PES 18 also offers the opportunity to manage teams, even while playing on the pitch as a team or member of one, and there is the opportunity to take the coaching role further in tournament and league modes such as Master League and myClub, while in another mode one lives out the career of a single soccer player of whom they take charge. As usual, when updated this new installment, includes up-to-date squads and online play including online tournaments.
After my first exhibition match, it was clear that the presentation was improved, including its brighter colours, but was unsure if anything of great significance had changed, except, maybe, the pace of the actual gameplay.
After several matches with the new game, it only became clear by reading the press release, and not by actually playing, that the speed had supposedly changed. However, returning to PES 2017 after playing 2018, things definitely felt different in some way as well as looked different, although the reasons aren’t always obvious. Those are not the only changes here — there are, in fact, a fair few more according to the press release — but they are the only ones that were both noticeable and really significant, even for someone who has played the series’ 2017 incarnation quite a lot, especially recently. The lack of alterations is very disappointing.

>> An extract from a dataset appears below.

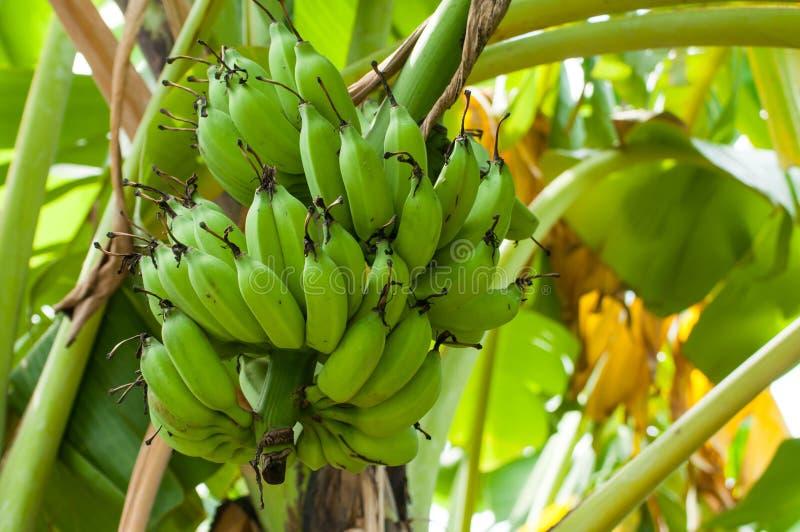 未成熟的香蕉在农场 免版税库存照片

There are several areas for improvement here, probably too many to think of. One which stands out is the fact that the quality of AI, at least during exhibitions while on Super Star difficulty, is too equal. This means that a match against Italy (one of the game’s better sides) in which you play as North Korea (one of the worst, awarded with a one-star rating) ends in a narrow defeat, while a game where you control Spain (who are better than Italy in the game) against the same opposition also ends in a narrow defeat. Yes, in one of those games one probably had to play very defensively, and in the other you most likely didn’t, but things still shouldn’t be that equal between CPU-controlled opponents, even if the goalkeeper for North Korea is clearly inferior to De Gea of Spain.
Furthermore, the changes to presentation in Master League (a mode in which you act as a manager that is similar to Madden 17’s Franchise Mode) could be improved upon. You have opportunities to view the manager’s half-time team talk and his press conferences, but, annoyingly, have no opportunity to change, at the time, what is said, even if you perhaps influence those things on the pitch. This is a big opportunity, exploited by a very old FourFourTwo management game but missed here.
Then there’s the typical problem that PES lacks many licenses. It’s a shame because it means that the game lacks some of the star power that comes with a recognized franchise like FIFA. There’s also a few other minor nagging issues with the game, such as the ones that were on the technical side, where the game would briefly freeze or commentators seemed to literally talk over each other. However, most of those issues were fixed after a day-one update.
That said, despite the lack of creativity, in terms of improving the game, and other flaws too, PES 2018 does not seem to contain any detrimental changes that would severely inhibit the overall gameplay experience, and is still a great game, offering a very good (though imperfect) simulation of soccer.
The game gives its audience smooth but challenging and varied gameplay that offers a clever mixture of detail and tactics (which can be taken care of by the computer if one desires) combined with emotive, immersive fun. These are put together with decent visuals and an okay soundtrack of popular music (but one still yearns for better accompanying songs like those of FIFA 06 or FIFA Street 2). The extended game modes offered, such as myClub and tournament modes, also add appeal.
Therefore, PES 2018 still scores many goals despite conceding some, missing a few clear chances, and having few changes up its sleeve to entice new supporters. Is it worth the asking price? If you have PES 2017, then probably not at the moment, but if you’re a soccer fan who has not played a simulation of the enduring sport in years, buy a ticket to this match made somewhere not too far from heaven. If PES were one of its teams, it would deserve a rating of four out of five.